The West Virginia Democrat will appear at the event on Monday night in New Hampshire, which holds one of the first presidential nominating contests and is a crucial swing state in the general election. No Labels, a centrist organisation, has pushed for a third-party candidate for president.
But some Democrats have feared that a No Labels-backed candidacy would siphon votes away from President Joe Biden and enable former president Donald Trump to win another term as president.
In May, the organisation said it opposed Mr Trump’s candidacy.
“We don’t believe there is any “equivalency” between President Biden and former President Trump, who is a uniquely divisive force in our politics and who sought to disrupt the peaceful transfer of power after he lost the 2020 election,” the statement written by co-chairmen former senator Joe Lieberman and Benjamin Chavis said. “But we reject the notion that No Labels’ 2024 presidential insurance project would inevitably help former President Trump’s electoral prospects if he were the Republican nominee.”
Mr Manchin, a conservative Democrat, has not yet indicated whether he would stage a third-party run for president or seek another term in the Senate. Were he to run in 2024, he would be seeking another term with a Republican at the top of the presidential ticket. In 2020, Mr Trump won every county in West Virginia.

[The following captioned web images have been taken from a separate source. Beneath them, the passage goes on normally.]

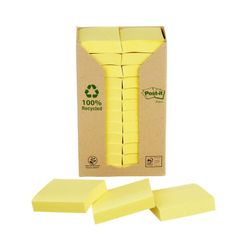 Post-its jaunes. 100% recyclé. 3 tailles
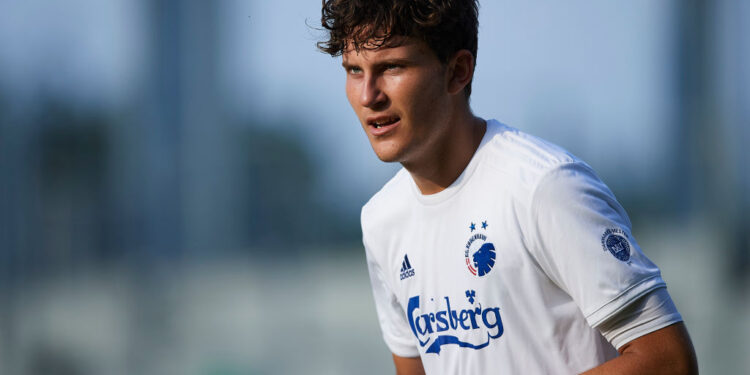 HORSENS, DENMARK - JULY 27: Jonas Wind of FC Copenhagen celebrates after scoring their first goal during the Danish 3F Superliga match between AC Horsens and FC Copenhagen at CASA Arena on July 27, 2019 in Horsens, Denmark. (Photo by Lars Ronbog / FrontZoneSport via Getty Images)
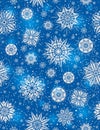 Blue Christmas seamless pattern background with snowflakes Royalty Free Stock Photo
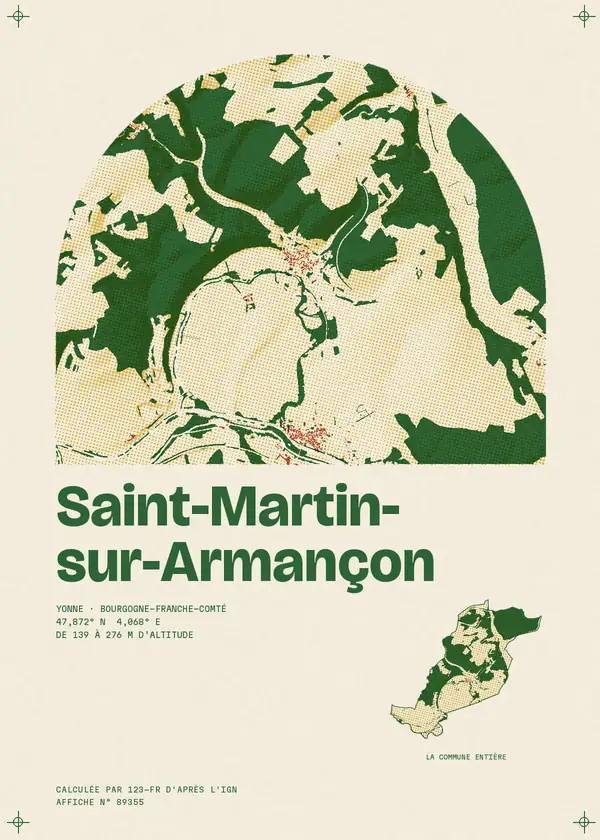 Affiche de Saint-Martin-sur-Armançon, calculée par 123-fr d'après l'IGN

Throughout the first two years of Mr Biden’s presidency when Democrats controlled both the House and the Senate, Mr Manchin served as the swing vote in a 50-50 Senate. His opposition to Build Back Better, Democrats’ proposed social spending bill, ultimately killed the legislation.
Last year, he and Senate Majority Leader Chuck Schumer resurrected talks that led to the passage of the Inflation Reduction Act. But since then, Mr Manchin has criticised the Biden administration’s implementation of the law.
West Virginia Gov Jim Justice, a former friend of Mr Manchin, announced his candidacy to challenge the incumbent. He is heavily favoured to face Mr Manchin, himself a former governor, in the general election.
Mr Manchin has said he will decide his political future by the end of the year. Despite his indecision, he raised $424,485.52 in the most recent fundraising quarter from March to July and he has more than $10.7m in cash on hand.